■ Records from a data collection ■
..............................

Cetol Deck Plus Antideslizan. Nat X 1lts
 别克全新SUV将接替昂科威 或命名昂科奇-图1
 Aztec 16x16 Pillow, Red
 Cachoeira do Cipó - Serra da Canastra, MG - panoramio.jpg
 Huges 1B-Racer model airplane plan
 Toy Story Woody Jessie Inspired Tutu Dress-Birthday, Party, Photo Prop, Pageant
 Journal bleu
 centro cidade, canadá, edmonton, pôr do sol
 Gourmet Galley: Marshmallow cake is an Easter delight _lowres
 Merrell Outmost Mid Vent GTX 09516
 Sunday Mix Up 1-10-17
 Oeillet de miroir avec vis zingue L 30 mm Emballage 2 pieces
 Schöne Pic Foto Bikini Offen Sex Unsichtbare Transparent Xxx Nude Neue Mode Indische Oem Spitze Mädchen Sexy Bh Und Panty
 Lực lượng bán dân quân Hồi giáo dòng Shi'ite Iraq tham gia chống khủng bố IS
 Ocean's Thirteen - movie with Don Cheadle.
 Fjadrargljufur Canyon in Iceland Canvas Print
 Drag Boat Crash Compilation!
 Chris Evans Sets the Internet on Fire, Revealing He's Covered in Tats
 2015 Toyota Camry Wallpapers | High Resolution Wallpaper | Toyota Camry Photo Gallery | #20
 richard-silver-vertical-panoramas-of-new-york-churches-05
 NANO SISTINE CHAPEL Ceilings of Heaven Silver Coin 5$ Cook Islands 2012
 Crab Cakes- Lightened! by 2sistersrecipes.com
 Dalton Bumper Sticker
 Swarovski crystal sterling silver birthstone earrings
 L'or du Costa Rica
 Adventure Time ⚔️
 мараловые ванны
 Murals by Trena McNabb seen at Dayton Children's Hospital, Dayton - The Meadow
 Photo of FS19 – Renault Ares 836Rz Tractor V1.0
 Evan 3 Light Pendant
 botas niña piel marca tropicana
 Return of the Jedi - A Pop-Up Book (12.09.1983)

..............................

Given the records above, restate word for word only the lines starting at the one with "Gourmet Galley: Marshmallow" and ending at the one with "Adventure Time ⚔️".

 Gourmet Galley: Marshmallow cake is an Easter delight _lowres
 Merrell Outmost Mid Vent GTX 09516
 Sunday Mix Up 1-10-17
 Oeillet de miroir avec vis zingue L 30 mm Emballage 2 pieces
 Schöne Pic Foto Bikini Offen Sex Unsichtbare Transparent Xxx Nude Neue Mode Indische Oem Spitze Mädchen Sexy Bh Und Panty
 Lực lượng bán dân quân Hồi giáo dòng Shi'ite Iraq tham gia chống khủng bố IS
 Ocean's Thirteen - movie with Don Cheadle.
 Fjadrargljufur Canyon in Iceland Canvas Print
 Drag Boat Crash Compilation!
 Chris Evans Sets the Internet on Fire, Revealing He's Covered in Tats
 2015 Toyota Camry Wallpapers | High Resolution Wallpaper | Toyota Camry Photo Gallery | #20
 richard-silver-vertical-panoramas-of-new-york-churches-05
 NANO SISTINE CHAPEL Ceilings of Heaven Silver Coin 5$ Cook Islands 2012
 Crab Cakes- Lightened! by 2sistersrecipes.com
 Dalton Bumper Sticker
 Swarovski crystal sterling silver birthstone earrings
 L'or du Costa Rica
 Adventure Time ⚔️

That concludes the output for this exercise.